I once worked on a highly distributed system, written in Python, to handle telemetry data reported back from thousands of network sensors. This was before the days of ready-made firehose systems like Kafka or Storm, so this thing was built in-house and we had pulled all the stops and used all the tricks to get it running as bleeding fast as possible. It sat there chugging along, processing anonymized reporting data and aggregated it for a clustering system downstream.

Now, it was running somewhat smoothly for months after initial deployment. As data came in, clusters started forming in the downstream system – as it should… But something wasn’t quite right. The clusters were too regular, the dimensions aligned too well, the efficacy of the final output was terrible.

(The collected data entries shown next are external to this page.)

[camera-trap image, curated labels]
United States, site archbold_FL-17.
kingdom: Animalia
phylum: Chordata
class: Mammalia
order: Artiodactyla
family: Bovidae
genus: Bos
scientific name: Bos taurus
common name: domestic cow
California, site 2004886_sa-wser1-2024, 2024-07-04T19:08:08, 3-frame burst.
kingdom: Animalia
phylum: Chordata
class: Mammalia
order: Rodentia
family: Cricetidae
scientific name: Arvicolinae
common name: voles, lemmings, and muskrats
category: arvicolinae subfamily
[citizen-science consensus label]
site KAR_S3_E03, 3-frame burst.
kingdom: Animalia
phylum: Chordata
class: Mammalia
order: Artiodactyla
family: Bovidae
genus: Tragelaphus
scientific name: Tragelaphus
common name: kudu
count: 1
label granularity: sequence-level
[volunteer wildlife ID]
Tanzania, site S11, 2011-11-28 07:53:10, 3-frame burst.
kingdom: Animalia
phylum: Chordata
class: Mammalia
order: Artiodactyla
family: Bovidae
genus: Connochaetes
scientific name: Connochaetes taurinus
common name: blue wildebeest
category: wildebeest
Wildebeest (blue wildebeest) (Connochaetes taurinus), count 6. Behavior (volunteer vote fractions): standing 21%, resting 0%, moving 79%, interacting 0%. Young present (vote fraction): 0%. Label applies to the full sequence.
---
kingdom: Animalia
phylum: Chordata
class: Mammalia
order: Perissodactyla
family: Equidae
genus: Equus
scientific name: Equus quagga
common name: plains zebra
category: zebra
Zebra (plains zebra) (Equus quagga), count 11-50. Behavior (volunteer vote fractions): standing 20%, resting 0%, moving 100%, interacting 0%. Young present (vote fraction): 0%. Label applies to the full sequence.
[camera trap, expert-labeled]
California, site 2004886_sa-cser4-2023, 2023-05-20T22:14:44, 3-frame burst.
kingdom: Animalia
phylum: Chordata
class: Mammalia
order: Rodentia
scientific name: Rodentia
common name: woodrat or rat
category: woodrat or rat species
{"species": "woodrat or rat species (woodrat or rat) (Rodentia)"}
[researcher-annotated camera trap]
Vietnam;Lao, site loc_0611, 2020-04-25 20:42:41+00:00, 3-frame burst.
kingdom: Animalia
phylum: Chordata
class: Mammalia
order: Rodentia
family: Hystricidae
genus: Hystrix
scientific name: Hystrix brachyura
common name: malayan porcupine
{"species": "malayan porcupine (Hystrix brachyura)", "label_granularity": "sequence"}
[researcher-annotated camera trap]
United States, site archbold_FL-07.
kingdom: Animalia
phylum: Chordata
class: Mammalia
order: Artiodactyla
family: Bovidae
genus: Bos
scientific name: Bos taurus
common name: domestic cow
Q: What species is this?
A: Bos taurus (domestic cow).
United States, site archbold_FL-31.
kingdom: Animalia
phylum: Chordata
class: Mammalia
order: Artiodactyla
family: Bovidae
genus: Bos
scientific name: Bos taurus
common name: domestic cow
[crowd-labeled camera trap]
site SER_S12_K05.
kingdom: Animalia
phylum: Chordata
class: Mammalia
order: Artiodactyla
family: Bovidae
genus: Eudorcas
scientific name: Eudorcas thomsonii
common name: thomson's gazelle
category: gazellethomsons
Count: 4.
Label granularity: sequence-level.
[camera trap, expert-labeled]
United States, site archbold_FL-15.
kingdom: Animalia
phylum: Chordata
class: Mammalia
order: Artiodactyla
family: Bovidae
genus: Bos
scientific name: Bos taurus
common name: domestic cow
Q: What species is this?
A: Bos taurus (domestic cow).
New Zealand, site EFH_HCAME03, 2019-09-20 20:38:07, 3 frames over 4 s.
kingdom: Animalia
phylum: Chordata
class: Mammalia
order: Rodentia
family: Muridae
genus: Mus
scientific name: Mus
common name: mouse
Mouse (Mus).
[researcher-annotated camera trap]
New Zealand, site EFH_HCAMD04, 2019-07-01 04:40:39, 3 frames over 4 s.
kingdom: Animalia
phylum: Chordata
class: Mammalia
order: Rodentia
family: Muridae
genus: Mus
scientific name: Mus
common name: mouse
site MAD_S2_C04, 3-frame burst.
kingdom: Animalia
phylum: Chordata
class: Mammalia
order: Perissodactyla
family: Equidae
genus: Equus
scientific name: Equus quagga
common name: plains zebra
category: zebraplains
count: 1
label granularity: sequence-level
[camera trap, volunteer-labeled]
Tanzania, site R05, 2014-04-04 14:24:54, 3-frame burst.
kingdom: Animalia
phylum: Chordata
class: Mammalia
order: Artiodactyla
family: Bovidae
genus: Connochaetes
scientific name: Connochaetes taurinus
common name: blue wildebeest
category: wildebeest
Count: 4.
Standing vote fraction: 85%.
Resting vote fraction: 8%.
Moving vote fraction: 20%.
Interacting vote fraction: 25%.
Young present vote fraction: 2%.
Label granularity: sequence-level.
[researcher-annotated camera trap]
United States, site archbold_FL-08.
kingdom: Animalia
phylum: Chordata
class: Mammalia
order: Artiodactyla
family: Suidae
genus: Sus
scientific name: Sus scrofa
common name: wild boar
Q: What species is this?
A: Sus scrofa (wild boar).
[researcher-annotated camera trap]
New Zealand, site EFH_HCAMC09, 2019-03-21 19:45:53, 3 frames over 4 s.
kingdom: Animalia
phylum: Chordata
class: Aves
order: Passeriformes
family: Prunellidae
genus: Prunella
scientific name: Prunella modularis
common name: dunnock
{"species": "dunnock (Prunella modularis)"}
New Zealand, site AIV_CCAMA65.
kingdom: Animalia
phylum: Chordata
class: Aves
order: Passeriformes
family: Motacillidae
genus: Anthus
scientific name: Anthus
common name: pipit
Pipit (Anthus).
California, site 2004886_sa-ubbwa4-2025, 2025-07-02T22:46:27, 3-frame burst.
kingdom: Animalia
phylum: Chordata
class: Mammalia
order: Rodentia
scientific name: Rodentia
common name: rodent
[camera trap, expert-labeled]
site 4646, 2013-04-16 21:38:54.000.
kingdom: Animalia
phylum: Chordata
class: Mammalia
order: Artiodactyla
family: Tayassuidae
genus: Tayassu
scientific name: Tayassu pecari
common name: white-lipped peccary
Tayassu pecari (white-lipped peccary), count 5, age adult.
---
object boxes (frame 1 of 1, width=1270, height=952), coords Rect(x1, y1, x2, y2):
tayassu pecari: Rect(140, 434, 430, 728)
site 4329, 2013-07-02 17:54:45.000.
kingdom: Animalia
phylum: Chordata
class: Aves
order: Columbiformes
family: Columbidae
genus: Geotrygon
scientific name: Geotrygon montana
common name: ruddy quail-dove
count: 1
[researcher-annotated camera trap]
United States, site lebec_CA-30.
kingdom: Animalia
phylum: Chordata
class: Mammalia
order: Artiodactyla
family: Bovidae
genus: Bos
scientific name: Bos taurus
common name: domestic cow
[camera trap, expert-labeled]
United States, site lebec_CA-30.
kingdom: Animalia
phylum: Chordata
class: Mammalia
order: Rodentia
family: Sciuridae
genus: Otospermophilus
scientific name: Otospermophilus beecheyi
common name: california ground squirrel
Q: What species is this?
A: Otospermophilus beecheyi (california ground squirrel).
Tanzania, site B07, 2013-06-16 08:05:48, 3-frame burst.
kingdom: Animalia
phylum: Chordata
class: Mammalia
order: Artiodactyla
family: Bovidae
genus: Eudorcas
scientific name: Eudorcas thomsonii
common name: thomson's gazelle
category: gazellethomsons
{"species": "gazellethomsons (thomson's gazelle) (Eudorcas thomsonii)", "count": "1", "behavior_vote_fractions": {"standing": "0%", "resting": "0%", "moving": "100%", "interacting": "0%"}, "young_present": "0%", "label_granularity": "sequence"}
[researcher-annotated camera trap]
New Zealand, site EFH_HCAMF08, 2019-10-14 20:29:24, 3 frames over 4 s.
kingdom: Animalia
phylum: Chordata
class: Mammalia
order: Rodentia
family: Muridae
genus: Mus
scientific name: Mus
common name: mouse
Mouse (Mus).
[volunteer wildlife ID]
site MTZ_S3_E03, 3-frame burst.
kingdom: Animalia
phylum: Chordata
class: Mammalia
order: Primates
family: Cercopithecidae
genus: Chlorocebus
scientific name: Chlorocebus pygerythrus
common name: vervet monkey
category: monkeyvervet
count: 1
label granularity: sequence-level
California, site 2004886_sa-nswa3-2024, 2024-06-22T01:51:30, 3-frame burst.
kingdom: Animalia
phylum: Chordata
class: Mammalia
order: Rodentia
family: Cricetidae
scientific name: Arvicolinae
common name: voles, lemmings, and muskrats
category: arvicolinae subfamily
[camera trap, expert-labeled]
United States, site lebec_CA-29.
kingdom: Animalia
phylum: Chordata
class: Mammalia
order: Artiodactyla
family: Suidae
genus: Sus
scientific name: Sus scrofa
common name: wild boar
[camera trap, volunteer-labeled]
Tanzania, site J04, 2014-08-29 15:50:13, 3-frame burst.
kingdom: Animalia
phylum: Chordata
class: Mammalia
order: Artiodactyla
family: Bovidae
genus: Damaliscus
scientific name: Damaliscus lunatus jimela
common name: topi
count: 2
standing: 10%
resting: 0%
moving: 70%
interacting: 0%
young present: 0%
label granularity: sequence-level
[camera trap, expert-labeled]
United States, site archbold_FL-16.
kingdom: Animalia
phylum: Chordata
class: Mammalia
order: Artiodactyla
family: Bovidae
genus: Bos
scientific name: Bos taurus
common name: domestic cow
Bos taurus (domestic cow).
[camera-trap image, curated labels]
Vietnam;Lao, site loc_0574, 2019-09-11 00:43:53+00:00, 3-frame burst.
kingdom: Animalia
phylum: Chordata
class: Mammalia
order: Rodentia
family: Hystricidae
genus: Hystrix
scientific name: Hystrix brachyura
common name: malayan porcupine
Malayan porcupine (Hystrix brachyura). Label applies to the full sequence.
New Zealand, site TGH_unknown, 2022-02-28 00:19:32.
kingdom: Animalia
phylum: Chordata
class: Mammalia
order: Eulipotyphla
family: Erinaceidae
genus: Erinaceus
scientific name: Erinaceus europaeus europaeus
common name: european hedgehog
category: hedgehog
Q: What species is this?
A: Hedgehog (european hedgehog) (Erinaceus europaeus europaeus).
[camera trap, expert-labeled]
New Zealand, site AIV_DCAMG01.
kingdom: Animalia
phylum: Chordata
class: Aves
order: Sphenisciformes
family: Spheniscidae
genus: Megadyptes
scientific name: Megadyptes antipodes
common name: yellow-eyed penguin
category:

It was a few more weeks of intense auditing the code, and the data, and the output, before I finally figured it out. To my shock and horror, there was a little gem in the code like this:

def process_data(packet, processing_dict={}):
    for field in FIELDS:
        if packet.has_field(field):
            processing_dict[field] = packet.decode(field)
    handle_data(processing_dict)

A text-book gotcha in Python – never use a mutable as a kwargs default! Most of time everything was fine because our telemetry packets had all the fields. But in the 10% of cases when a field was missing, we defaulted to the previous value. That’s why all of the clusters kind of looked correct, but not really.

So the old adage still holds: “Make it work, make it correct, make it fast, …” We had just left out a step.

Written on Mar 17, 2015 about Python and Bugs.